July 13, 2008

From Ortho, Makers Of America's Favorite Herbicide, Comes America's Favorite DIY PoMo Cradle

When you're a dad-to-be with a nursery to outfit, the most important thing is to go with a name you can trust. That's why Ortho, a division of the Chevron Chemical Corporation, and the maker of Round-Up, America's favorite herbicide, created How to Design & Remodel Children's Rooms.


In 96 info-packed pages, Ortho's editorial team will show you how to plan, design, and make furniture for kids from ages zero to "Uh-oh, he needs to go! Better pull into that Chevron!"

If you can get past the WTF? Ortho Books? Chevron changing table? factor--and clearly, I can't, but at least it's amusing me--then some of the designs are not half bad. There's a changing tabletop, a storage cart, and a funky ziggurat-shaped table & chair set that could be tweaked into something nice.
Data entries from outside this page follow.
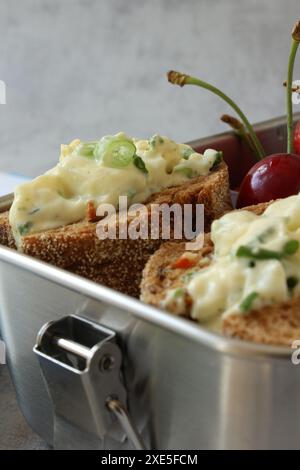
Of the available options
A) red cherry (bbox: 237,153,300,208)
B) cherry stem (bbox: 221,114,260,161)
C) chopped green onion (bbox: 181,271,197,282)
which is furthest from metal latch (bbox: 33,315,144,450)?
cherry stem (bbox: 221,114,260,161)

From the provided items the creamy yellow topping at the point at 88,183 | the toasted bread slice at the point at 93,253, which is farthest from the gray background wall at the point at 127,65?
the toasted bread slice at the point at 93,253

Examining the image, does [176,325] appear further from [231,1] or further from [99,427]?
[231,1]

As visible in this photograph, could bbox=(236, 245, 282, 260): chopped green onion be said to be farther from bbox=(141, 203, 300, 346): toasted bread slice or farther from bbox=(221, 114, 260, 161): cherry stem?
bbox=(221, 114, 260, 161): cherry stem

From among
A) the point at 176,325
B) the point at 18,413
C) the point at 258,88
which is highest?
the point at 258,88

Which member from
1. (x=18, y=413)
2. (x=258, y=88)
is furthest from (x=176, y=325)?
(x=258, y=88)

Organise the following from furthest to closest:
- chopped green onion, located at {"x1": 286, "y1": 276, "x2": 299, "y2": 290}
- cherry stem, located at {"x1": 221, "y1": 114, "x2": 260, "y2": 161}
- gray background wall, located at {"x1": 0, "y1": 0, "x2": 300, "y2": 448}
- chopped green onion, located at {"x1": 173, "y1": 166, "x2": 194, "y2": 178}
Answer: gray background wall, located at {"x1": 0, "y1": 0, "x2": 300, "y2": 448} → cherry stem, located at {"x1": 221, "y1": 114, "x2": 260, "y2": 161} → chopped green onion, located at {"x1": 173, "y1": 166, "x2": 194, "y2": 178} → chopped green onion, located at {"x1": 286, "y1": 276, "x2": 299, "y2": 290}
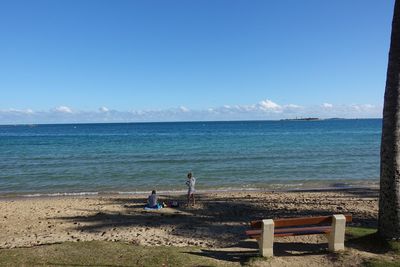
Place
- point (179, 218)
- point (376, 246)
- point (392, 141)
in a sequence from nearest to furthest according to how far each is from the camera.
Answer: point (392, 141), point (376, 246), point (179, 218)

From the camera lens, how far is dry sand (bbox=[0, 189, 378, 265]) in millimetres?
9453

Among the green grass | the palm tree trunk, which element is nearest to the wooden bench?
the green grass

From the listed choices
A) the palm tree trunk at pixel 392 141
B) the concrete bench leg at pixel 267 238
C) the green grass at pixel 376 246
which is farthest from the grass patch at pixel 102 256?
the palm tree trunk at pixel 392 141

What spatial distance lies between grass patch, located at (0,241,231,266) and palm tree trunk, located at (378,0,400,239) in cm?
343

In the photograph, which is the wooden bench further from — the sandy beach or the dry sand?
the sandy beach

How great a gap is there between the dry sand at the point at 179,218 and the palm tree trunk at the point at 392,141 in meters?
1.56

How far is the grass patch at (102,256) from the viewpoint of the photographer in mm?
6941

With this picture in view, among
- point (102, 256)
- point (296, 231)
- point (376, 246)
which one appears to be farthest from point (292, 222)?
point (102, 256)

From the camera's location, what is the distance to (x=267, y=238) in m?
7.29

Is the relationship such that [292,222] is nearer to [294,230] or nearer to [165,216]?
[294,230]

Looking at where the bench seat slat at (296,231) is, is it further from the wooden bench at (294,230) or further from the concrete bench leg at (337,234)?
the concrete bench leg at (337,234)

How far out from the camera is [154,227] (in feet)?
36.8

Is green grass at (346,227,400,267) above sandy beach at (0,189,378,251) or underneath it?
above

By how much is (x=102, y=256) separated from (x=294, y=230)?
3.83 m
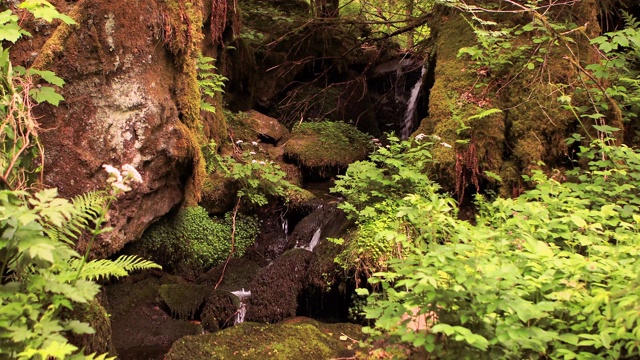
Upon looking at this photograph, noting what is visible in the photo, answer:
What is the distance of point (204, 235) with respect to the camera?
7223mm

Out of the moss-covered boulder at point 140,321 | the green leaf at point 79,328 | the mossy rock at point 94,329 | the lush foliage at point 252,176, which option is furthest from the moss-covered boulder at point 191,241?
the green leaf at point 79,328

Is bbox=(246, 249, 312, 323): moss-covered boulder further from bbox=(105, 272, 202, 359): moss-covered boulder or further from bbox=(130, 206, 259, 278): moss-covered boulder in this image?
bbox=(130, 206, 259, 278): moss-covered boulder

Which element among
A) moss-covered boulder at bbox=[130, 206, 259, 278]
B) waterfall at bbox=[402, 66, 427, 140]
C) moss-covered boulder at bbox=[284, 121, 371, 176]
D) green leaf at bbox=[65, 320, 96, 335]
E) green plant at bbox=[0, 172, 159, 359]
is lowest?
moss-covered boulder at bbox=[130, 206, 259, 278]

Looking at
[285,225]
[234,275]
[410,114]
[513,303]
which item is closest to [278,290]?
[234,275]

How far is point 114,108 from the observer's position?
16.8ft

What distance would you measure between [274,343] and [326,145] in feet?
20.1

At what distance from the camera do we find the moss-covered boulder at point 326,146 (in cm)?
930

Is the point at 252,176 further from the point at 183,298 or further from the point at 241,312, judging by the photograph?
the point at 241,312

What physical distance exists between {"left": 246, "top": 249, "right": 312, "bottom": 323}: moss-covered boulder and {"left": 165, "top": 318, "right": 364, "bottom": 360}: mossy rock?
0.89m

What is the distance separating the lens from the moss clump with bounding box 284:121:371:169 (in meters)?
9.31

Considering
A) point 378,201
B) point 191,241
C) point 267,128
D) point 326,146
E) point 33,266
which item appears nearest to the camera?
point 33,266

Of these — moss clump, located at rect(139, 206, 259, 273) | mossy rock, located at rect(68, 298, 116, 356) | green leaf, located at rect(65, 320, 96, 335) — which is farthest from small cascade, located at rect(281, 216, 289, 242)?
green leaf, located at rect(65, 320, 96, 335)

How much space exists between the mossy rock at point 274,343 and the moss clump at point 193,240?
8.93 ft

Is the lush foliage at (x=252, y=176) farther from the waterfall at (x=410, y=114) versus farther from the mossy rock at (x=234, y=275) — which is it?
the waterfall at (x=410, y=114)
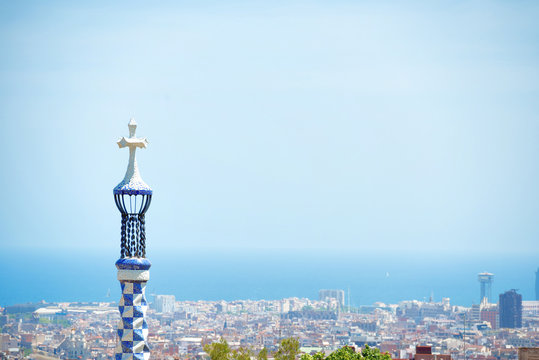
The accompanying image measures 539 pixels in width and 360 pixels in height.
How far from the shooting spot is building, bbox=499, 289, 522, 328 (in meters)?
87.8

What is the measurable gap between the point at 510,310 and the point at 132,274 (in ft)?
265

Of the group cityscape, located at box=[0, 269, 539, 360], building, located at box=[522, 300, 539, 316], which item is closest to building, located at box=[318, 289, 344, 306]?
cityscape, located at box=[0, 269, 539, 360]

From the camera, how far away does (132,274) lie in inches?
468

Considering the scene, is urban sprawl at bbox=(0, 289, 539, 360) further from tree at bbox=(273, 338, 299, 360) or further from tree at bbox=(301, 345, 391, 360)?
tree at bbox=(301, 345, 391, 360)

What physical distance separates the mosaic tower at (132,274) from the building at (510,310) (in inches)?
3092

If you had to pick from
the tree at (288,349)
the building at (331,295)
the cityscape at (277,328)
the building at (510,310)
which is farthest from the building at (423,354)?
the building at (331,295)

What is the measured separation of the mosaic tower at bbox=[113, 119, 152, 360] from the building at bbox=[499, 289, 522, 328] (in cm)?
7852

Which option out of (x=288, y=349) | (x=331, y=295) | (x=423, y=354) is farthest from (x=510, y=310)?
(x=288, y=349)

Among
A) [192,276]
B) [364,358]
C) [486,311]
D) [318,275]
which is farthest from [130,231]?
[318,275]

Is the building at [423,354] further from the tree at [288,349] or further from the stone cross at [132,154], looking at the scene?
the stone cross at [132,154]

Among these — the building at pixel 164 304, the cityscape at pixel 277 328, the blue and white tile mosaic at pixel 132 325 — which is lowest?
the cityscape at pixel 277 328

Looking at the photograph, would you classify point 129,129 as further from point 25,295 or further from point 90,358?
point 25,295

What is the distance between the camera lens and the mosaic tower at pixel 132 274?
1181cm

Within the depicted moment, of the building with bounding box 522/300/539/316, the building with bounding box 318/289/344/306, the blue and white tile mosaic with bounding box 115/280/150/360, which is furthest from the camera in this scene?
the building with bounding box 318/289/344/306
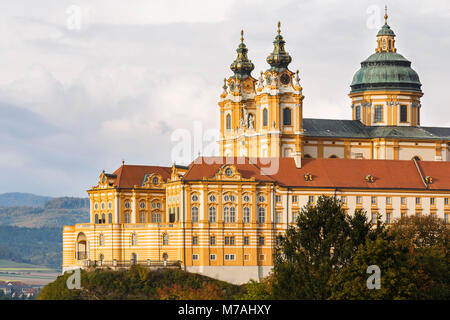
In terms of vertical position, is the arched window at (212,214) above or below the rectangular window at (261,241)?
above

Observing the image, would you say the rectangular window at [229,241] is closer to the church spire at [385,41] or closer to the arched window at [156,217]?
the arched window at [156,217]

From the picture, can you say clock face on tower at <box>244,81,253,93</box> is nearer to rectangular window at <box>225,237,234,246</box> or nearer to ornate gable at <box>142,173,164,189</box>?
ornate gable at <box>142,173,164,189</box>

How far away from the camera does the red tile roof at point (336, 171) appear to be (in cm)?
14575

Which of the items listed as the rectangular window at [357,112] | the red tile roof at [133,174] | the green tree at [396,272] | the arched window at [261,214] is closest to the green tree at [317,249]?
the green tree at [396,272]

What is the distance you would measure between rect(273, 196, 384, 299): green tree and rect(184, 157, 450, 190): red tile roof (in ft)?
79.1

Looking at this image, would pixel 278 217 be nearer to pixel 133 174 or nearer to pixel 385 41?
pixel 133 174

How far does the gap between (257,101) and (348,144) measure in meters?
12.8

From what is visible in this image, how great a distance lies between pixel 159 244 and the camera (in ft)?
465

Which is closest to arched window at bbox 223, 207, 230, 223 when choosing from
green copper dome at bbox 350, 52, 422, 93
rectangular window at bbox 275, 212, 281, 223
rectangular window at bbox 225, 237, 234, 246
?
rectangular window at bbox 225, 237, 234, 246

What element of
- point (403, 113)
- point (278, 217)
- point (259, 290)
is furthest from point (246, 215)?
point (403, 113)

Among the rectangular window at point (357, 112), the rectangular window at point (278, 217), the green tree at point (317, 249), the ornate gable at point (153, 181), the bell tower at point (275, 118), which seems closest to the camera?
the green tree at point (317, 249)

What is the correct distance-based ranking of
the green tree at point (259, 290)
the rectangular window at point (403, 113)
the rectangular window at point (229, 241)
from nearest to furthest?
the green tree at point (259, 290)
the rectangular window at point (229, 241)
the rectangular window at point (403, 113)

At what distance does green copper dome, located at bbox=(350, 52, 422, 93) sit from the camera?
170 m

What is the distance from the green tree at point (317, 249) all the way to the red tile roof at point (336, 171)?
24095mm
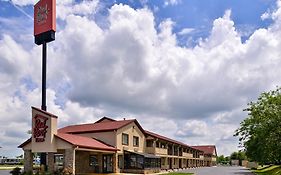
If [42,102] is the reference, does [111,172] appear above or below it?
below

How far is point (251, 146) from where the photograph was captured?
47.3m

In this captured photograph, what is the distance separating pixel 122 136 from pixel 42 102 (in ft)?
36.4

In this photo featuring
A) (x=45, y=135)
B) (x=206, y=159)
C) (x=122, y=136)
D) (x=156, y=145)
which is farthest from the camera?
(x=206, y=159)

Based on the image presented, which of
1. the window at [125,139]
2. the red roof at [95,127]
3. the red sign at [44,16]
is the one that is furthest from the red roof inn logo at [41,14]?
the window at [125,139]

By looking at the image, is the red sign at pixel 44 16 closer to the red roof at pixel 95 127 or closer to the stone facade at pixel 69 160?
the red roof at pixel 95 127

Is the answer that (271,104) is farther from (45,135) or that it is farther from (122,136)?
(45,135)

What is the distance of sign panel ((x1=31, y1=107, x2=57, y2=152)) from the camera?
35.3 meters

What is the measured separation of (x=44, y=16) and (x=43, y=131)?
13.4 m

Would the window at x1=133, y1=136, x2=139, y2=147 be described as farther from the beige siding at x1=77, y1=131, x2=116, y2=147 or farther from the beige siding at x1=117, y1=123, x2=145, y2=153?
the beige siding at x1=77, y1=131, x2=116, y2=147

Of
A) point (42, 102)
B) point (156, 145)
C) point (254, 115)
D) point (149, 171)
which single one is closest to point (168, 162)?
point (156, 145)

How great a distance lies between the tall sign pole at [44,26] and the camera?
1623 inches

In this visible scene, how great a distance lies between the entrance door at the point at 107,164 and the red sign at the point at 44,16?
15409 millimetres

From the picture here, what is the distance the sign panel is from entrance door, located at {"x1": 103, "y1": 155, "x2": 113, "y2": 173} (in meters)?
9.80

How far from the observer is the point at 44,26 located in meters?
42.0
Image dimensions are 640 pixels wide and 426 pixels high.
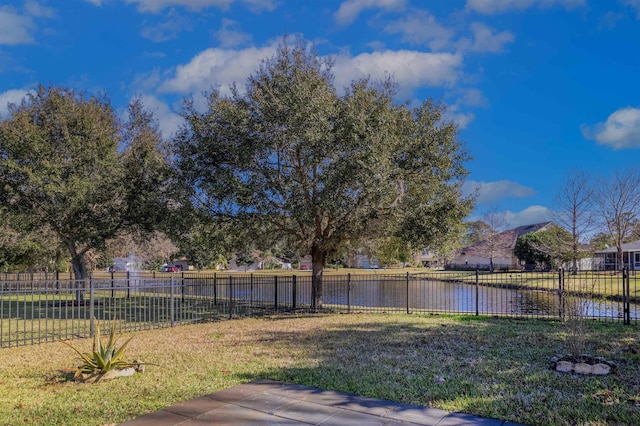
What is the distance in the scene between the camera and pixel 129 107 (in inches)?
774

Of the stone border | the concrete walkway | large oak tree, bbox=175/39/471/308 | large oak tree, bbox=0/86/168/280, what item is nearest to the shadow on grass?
the stone border

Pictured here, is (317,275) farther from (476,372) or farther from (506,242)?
(506,242)

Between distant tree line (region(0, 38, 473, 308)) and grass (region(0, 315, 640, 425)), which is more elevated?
distant tree line (region(0, 38, 473, 308))

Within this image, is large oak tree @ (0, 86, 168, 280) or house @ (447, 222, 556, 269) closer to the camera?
large oak tree @ (0, 86, 168, 280)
There's a kinda sweet crib/dresser, too, that converts to a toddler bed [I'll post that scan later.]


And there's this "enduring, classically styled" cradle, which either looks as fresh as you could get in 1988, when the book was published, or is a hopelessly post-modern product of its times.

And what times they were. When Baby Boomers turned to Ortho Books, not just for backyard advice on cultivating perennials, or building elaborate play equipment [pub. 1986, I'll get to that one, too], but for crib plans and toys, even insights on raising their kids. From the section on siblings sharing a room:

The temperaments of children, even though they are in the same family, may vary greatly...Teaching children to be thoughtful of others' belongings and cooperative about sharing space can go a long way toward keeping conflicts down to a minimum, but it won't necessarily eliminate them--sometimes a permanent, substantial divider is the best solution.
Anyway, the irony--or one of the ironies--of this wild brand mismatch is that Chevron later sold its Ortho division to the one industrial conglomerate even more incongruously associated with the circa 1980's American Dream, Monsanto. For Monsanto's all-plastic House of the Future at Disneyland, built in 1957, 1985 was the future. The company later dumped Ortho--but kept a hand in the Round-Up business--onto Scotts, the Miracle-Gro people. At the moment, there are over 300 search results for Ortho Books on Amazon, which seem to be going strong.

1 Comment

What is that, 3/4-inch plywood? Better be sure your floors are rated for that load. (That's what SHE said!)